Volker Jung hält Vortrag in der Obertshausener Waldkirche Kirchenpräsident hätte gern mit Luther diskutiert

Kirchenpräsident Volker Jung sagte, dass es Gottes Gnade ohne Leistung gebe, der Glaube sei ein Geschenk. Foto: Prochnow

Obertshausen (m) – „Auch die Entscheidung für Gott können wir nicht selbst machen, es ist, was Gott in mich hineinlegt.“ Dr. Volker Jung ist kein Lehrer, sondern Präsident der Evangelischen Kirche Hessen-Nassau. Aber er ist ein guter Erklärer, das bestätigten seine Zuhörer in der Waldkirche nach seinem Vortrag mit viel Applaus. „Glaube ist ein Geschenk, Gnade gibt’s ohne eine Leistung“, stimmte der Gast mit Martin Luther überein.

Der Reformator habe den „Gnadenzuspruch“ Gottes hervorgehoben und Wert auf die Taufe kleiner Kinder gelegt, weil die nicht selbst entscheiden können. Der prominente Redner erlaubte dazu Einblicke in seine Kindheit. „Repräsentanten im öffentlichen Leben sind immer auch Privatpersonen“, begründete Thomas Meyer-Haugwitz vom Vorstand der evangelischen Gemeinde, „und im kirchlichen Leben lassen sich beide Seiten oft nicht trennen“.

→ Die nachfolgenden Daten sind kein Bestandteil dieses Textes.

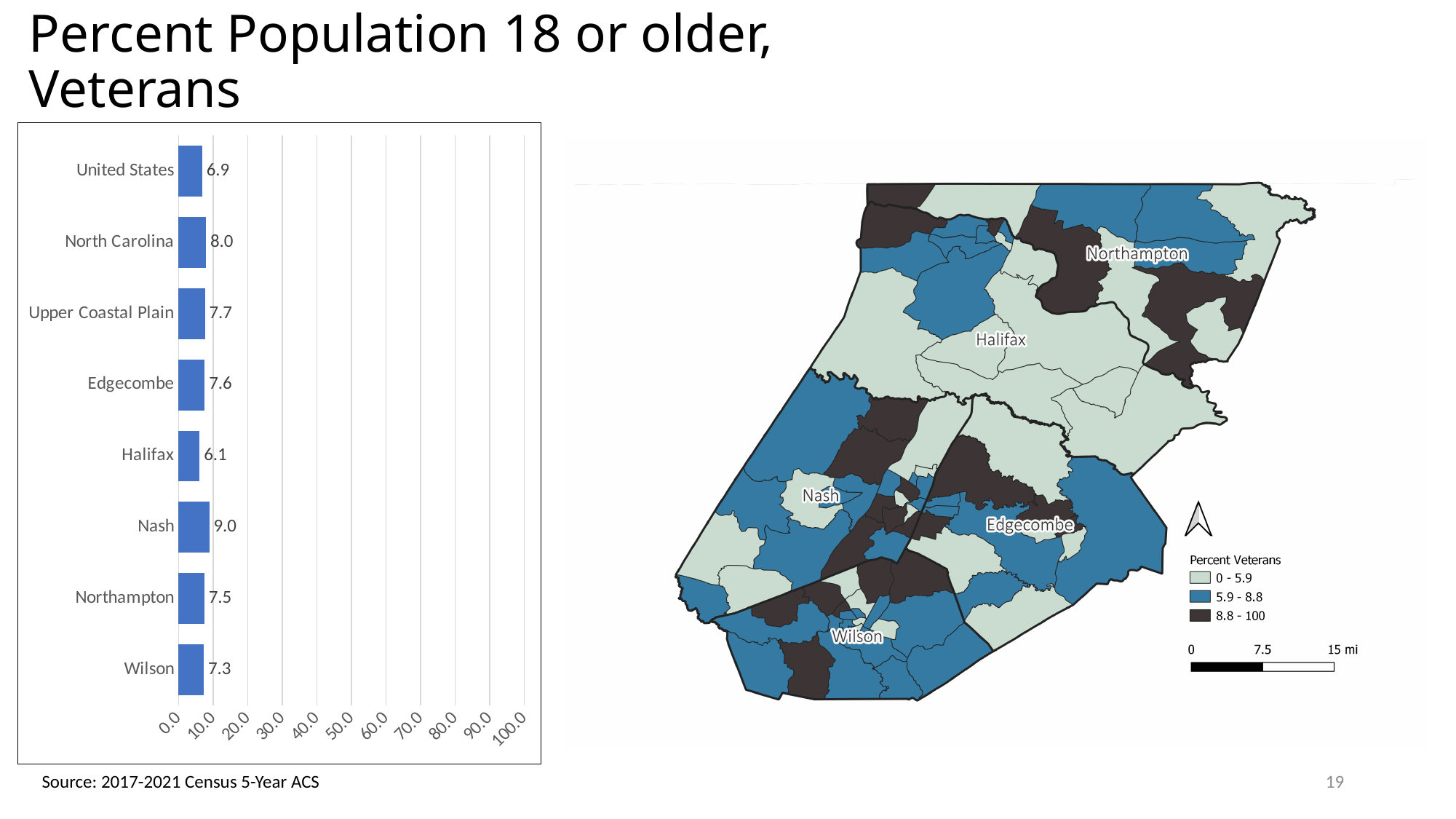
What is the value for Wilson in the bar chart? 7.3 Which category has the highest value in the bar chart? Nash Which category has the lowest value in the bar chart? Halifax Is the value for Northampton in the bar chart greater or less than 10.0? less What is the value for Nash in the bar chart? 9.0 What is the value for the United States in the bar chart? 6.9 Which has a larger value in the bar chart, North Carolina or Edgecombe? North Carolina What is the highest value shown on the x axis of the bar chart? 100.0 What is the value for Halifax in the bar chart? 6.1 What is the difference between the values for Nash and Halifax in the bar chart? 2.9 What kind of chart is shown on the left of the slide? bar chart How many categories are shown in the bar chart? 8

Dr. Jung beglückwünschte die Obertshausener zu ihren neuen Räumen, „das ist bemerkenswert, sie haben da ganz viel geleistet“. Das spreche für eine lebendige Gemeinde. Der Ehemann und Vater stammt aus dem Vogelsberg. Er wuchs in einem Haushalt mit Metzgerei und Gaststätte auf, hat in Bielefeld, Heidelberg und Göttingen studiert, am letzten Ort auch promoviert. Sein Vikariat absolvierte er in Alsfeld, in seiner Zeit in Lauterbach war er Dekan, hat sich dort schon stark in der Gesamtkirche engagiert. Seit 2009 sitzt Jung im Rat der Evangelischen Kirche Deutschlands, EKD.

Erinnerungen

Volker Jung selbst war schon im Religionsunterricht, Kindergottesdienst und Konfirmationskurs vom Reformator berührt. Er stellte sich den Moment vor, als neben dem Jura-Studenten Luther auf dem Weg zur Uni der Blitz einschlug. Erfüllt von Todesangst entschloss er sich, Mönch zu werden – gegen den Willen seines Vaters. Jungs Vater wollte, dass er den gerade erweiterten elterlichen Betrieb übernimmt. Die Mutter aber zeigte Verständnis: „Wenn das nicht deine Überzeugung ist, dann geh’ deinen Weg“, sagte sie.

Berührungspunkte zu Martin Luther fand Jung zur Genüge, weil er in der Jugendgruppe seiner „sehr frommen Gemeinde“ mitwirkte. „Neben dem Schönen an Gedanken, in der Kirche zu arbeiten, hatte ich auch das Gefühl, du genügst dem noch nicht“. Im Gegensatz zu Erasmus von Rotterdam erklärte Martin Luther, „wir sind nicht in der Lage, Gottes Willen zu erfüllen. Als Menschen sind wir zutiefst egoistisch, tun alles, um vor anderen gut dazustehen, auch vor Gott.“ Es werde also nie gelingen, „das Heil selbst zu erwirken: Nicht wir machen uns gerecht, wir sind von Gott beschenkt und begnadet, mit unseren Fehlern getragen und angenommen“. Der Gast zeichnete den Reformator aber auch als polemisch, „er hat ausgeteilt, den Papst als Anti-Christ beschimpft, Juden und Muslime kritisiert. „Darüber würde ich mit Luther reden wollen“, sagte Jung.